Innenminister weist Kritik von VP-Kärnten zurück

Die geplante Schließung von Gendarmerieposten in den Bundesländern stand am Donnerstag im Mittelpunkt der Fragestunde mit Innenminister Ernst Strasser im Bundesrat. Strasser betonte dabei, er wolle die entsprechenden Verhandlungen mit den Ländern vor Beginn des Hochsommers ("bevor die Schulferien beginnen") abschließen.
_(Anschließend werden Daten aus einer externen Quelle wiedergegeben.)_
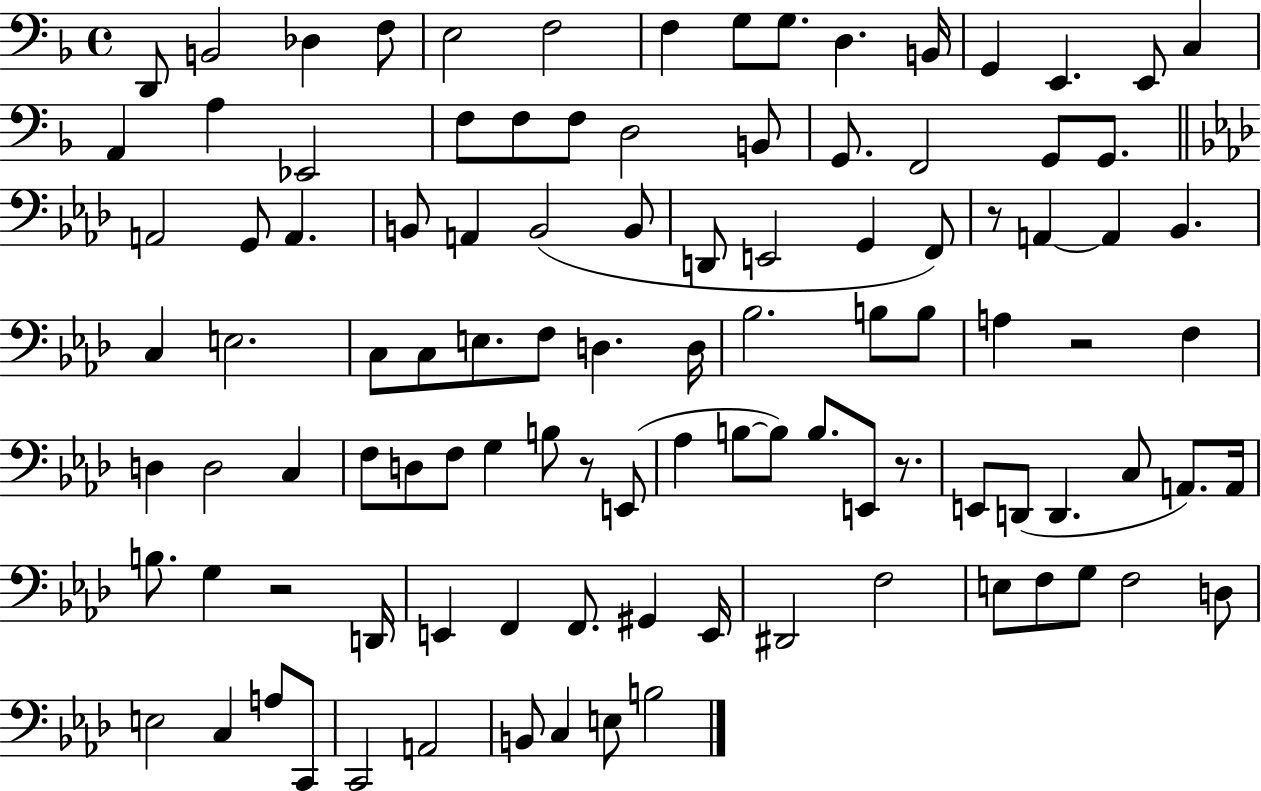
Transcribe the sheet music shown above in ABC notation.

Kritik des Kärntner ÖVP-Obmannes Georg Wurmitzer an den Schließungsplänen für das Bundesland wies der Minister zurück.
Elf Schließungen im Burgenland
Bei der Schließung von Gendarmieposten gibt es nun auch für das Burgenland erstmals konkrete offizielle Zahlen: Insgesamt sollen elf Posten geschlossen werden, gab FPÖ-Sicherheitssprecher Johann Tschürtz heute, Donnerstag, bei einer Pressekonferenz in Eisenstadt bekannt.
Am Mittwoch war eine Einigung mit den Bundesländern Steiermark, Kärnten und Vorarlberg bekannt geworden, wo insgesamt 38 Posten geschlossen werden sollen. Zuvor hatte sich das Ministerium auch mit Salzburg auf die Schließung von 13 Dienststellen geeinigt. Wurmitzer bezeichnete Strasser als "untragbar": "Wir werden keine Schließung akzeptieren", betonte der Kärntner VP-Chef.
Darauf angesprochen meinte Strasser, er habe allen betroffenen Gemeinde-, Bezirks- und Landesvertretern Gespräche angeboten. Manche hätten diese Einladung genützt, "andere hatten andere Prioritäten. Ich habe in die Prioritätensetzung Einzelner nicht einzugreifen." Im Gendarmeriezentralkommando des Ministeriums sollen laut Strasser mindestens 20 Prozent, in den Landesgendarmeriekommandos 17 Prozent des Personals eingespart werden.